Thursday may 10th. 2018, 1000 h. local time.
We have passed the half way mark, after almost five days we have travelled 850 nautical miles and used 1825 litres of diesel.That is an average of 2.15 litres per mile, about 15 litres per hour.
Not bad for a steel ship, the Four Seasons runs like clockwork and cuts through the water like a knife through butter at almost 8 knots.
We are very fortunate, it’s another fine day, the barometer is steady around 1028 mb. the wind has veered from South east to South west and still light and blowing our way.
If we have anything to complain about it is the drift that has set us North from the beginning of our trip. We have to constantly steer 20 degrees to starboard to make our course good over the ground. The Gulf Stream isn’t on our side yet.
To sum up, we have the wind at our backs, figuratively and literally, and we have all we need. We have to watch out with water and electricity because of the failed port hand alternator. The wash room is temporarily closed but we can shower and we still have clean clothes, so you can’t smell us downwind, yet.

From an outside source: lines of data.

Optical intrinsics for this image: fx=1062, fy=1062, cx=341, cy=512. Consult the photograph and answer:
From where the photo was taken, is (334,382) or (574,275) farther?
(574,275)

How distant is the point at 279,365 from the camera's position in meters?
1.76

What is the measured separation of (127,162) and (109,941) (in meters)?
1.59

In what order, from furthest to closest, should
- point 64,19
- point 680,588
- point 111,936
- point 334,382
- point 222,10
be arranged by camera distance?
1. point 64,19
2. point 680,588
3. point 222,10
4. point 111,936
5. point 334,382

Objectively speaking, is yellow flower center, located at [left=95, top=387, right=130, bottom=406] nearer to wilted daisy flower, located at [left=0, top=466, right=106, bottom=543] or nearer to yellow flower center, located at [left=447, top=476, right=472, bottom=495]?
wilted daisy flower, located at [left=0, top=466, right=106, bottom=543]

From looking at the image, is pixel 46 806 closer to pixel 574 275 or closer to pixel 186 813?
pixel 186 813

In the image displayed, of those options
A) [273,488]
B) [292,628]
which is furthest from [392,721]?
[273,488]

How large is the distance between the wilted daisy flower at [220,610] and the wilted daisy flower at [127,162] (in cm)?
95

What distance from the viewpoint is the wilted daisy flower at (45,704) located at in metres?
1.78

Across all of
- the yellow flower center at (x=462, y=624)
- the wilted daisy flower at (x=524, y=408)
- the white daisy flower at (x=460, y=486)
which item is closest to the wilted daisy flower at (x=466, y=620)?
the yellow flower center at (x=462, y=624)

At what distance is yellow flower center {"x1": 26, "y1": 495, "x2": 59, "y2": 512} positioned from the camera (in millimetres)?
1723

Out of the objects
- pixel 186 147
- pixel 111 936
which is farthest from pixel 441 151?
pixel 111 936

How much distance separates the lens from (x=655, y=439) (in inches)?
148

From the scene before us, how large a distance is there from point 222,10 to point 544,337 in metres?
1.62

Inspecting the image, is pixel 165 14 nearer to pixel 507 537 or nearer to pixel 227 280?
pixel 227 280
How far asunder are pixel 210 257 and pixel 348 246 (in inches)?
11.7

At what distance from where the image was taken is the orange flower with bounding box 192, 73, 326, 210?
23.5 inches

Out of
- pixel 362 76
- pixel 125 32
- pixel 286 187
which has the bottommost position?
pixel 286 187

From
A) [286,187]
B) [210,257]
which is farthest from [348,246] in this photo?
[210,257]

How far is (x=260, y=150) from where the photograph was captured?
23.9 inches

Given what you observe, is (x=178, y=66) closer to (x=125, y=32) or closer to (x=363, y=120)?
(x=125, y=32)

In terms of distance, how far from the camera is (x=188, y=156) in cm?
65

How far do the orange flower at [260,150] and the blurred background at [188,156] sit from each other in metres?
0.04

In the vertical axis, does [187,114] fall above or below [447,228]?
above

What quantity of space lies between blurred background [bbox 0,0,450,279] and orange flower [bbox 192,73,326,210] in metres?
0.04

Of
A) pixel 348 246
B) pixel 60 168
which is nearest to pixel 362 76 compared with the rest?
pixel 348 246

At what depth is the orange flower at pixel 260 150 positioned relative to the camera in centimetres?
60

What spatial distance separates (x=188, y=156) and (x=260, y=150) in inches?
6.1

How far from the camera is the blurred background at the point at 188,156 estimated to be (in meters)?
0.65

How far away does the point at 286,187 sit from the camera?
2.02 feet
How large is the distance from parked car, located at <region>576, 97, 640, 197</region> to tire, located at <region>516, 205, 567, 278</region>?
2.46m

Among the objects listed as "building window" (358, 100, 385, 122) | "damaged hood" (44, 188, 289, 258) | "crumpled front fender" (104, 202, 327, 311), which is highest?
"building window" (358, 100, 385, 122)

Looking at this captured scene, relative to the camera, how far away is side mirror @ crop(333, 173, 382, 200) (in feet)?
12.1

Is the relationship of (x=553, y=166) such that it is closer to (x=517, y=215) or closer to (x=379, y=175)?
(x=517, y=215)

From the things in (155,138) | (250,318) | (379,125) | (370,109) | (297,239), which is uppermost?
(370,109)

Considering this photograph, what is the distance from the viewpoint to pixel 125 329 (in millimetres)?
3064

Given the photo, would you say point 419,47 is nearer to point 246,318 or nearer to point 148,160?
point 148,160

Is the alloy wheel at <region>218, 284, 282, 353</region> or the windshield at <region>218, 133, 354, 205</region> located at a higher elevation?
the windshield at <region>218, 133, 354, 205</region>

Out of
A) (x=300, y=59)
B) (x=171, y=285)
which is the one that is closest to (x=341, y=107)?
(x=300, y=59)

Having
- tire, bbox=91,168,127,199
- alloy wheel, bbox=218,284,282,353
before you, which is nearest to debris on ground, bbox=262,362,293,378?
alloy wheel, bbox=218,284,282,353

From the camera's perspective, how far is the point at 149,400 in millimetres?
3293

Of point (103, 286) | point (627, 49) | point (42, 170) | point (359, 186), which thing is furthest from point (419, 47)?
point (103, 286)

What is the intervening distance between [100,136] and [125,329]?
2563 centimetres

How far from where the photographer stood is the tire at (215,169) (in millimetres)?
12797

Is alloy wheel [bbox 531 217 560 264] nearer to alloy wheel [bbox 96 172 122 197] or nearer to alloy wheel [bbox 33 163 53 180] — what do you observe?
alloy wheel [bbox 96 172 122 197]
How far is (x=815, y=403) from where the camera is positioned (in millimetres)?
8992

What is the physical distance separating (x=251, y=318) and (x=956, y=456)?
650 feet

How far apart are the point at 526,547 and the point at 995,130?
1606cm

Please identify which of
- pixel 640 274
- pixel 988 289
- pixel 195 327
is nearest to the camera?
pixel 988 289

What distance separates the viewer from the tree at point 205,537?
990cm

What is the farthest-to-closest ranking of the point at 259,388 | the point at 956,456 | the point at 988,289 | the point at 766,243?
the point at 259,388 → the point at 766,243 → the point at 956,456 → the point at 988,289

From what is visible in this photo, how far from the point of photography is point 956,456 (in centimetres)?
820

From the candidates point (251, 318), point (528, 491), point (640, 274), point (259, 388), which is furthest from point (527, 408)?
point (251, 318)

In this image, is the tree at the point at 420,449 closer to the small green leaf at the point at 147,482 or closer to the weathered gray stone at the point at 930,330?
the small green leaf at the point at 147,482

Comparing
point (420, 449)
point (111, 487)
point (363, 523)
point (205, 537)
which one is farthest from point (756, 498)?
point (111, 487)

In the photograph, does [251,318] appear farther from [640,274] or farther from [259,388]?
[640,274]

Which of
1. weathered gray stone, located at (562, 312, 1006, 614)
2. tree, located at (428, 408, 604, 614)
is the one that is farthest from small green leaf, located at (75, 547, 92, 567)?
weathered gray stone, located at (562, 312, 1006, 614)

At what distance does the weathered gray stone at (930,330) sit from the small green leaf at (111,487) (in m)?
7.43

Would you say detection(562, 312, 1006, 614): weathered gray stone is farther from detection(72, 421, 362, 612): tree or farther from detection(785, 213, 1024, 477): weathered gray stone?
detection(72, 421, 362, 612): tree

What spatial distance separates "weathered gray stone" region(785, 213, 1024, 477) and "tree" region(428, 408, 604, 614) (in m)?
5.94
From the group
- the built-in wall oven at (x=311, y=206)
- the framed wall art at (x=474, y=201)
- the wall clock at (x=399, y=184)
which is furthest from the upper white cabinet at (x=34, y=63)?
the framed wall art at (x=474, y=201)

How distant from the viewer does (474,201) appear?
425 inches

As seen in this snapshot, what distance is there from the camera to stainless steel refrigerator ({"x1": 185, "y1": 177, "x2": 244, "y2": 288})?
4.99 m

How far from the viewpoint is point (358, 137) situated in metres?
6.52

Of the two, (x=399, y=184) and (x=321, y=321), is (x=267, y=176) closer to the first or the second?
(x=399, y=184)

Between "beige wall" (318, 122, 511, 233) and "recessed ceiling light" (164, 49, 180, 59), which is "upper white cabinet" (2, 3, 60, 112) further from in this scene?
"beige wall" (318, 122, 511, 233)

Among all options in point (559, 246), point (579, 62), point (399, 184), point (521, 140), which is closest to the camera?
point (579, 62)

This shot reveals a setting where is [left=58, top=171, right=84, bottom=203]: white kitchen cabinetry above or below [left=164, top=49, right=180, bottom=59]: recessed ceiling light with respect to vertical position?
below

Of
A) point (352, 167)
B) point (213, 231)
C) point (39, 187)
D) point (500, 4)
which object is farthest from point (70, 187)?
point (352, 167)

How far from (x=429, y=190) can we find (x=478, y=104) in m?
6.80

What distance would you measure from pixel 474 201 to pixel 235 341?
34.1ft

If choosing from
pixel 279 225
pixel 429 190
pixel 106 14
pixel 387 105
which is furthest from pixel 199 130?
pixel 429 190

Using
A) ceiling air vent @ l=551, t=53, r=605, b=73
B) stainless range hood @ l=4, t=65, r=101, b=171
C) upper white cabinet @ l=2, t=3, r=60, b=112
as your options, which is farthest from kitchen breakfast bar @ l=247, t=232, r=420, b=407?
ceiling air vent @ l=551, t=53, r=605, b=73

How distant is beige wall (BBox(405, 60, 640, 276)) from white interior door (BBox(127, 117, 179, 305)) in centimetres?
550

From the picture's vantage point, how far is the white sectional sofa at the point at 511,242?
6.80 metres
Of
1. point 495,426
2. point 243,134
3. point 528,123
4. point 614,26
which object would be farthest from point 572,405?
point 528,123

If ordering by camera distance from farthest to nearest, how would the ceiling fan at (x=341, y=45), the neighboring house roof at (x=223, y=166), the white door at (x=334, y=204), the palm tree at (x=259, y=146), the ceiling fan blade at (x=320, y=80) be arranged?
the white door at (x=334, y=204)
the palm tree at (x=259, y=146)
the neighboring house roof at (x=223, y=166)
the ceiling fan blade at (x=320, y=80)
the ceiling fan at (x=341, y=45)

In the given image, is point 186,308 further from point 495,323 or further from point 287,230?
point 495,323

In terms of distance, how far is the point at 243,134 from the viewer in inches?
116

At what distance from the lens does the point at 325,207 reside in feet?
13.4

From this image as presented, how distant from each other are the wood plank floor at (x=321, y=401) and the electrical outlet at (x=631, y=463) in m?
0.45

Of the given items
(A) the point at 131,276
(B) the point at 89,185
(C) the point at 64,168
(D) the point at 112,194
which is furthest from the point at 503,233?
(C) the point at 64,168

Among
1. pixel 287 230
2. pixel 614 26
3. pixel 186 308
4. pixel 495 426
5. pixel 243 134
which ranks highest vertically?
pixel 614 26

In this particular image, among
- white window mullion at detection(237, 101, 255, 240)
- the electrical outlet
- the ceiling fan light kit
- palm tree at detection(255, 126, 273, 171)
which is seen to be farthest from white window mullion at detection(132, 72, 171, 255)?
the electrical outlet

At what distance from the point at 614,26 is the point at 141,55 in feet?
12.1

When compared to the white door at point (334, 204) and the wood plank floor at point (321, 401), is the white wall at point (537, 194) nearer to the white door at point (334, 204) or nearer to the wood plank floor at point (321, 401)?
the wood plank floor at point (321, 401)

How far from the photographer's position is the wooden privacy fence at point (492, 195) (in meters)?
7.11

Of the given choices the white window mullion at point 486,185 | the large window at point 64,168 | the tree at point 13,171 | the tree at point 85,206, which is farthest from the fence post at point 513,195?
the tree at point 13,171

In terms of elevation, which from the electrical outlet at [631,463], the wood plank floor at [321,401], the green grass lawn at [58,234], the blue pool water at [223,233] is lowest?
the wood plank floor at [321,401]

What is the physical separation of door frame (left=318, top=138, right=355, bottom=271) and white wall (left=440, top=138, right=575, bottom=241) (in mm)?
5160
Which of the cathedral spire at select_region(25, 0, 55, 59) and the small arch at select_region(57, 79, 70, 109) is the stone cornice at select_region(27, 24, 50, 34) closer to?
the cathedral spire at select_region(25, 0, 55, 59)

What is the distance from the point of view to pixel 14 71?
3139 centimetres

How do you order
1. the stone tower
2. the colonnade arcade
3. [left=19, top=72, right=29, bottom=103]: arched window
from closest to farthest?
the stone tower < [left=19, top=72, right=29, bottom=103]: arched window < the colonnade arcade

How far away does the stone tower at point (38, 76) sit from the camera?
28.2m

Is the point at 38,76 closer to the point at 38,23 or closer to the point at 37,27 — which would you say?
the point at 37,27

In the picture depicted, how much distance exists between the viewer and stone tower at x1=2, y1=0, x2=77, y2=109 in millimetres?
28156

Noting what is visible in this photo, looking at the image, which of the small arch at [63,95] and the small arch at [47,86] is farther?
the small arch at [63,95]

We still have plenty to eat and drink, every morning we wake to the smell of fresh bread and every evening we sit down to a hot meal, rustled up by our peerless ship’s cook.
For Joost we even have a pack of sigarettes aboard. Peter and I gave up in the last century, but Joost hasn’t seen the light yet.
He has his reasons. He insists that when he feels the onset of stress, frustration or anger he has to turn to a calming cigarette.
Fine, now that we know that we keep a weather eye on him and ask him at regular intervals how he feels.
If he feels something coming on, never mind the situation, even when he is on watch, he has to warn us. Take a break, light up, no problem, we will say. We will do all we can to keep him contented.
A couple of days ago. he did report something strange. During his night watch the sky turned yellow, then orange and finally a fiery red. an enormous explosion followed and all went black. He braced himself for the tsunami but it never came.
A strange story, Peter an I were asleep and missed the whole event. Could it have been a UFO, I enquired. With a strange look in his eyes he asked if it was OK if he went out for a smoke. Fine, take a break, no problem.
Just in time, but to avoid further problems I promised to enter his story into the logbook. (under the heading Unconfirmed Observations JB of L).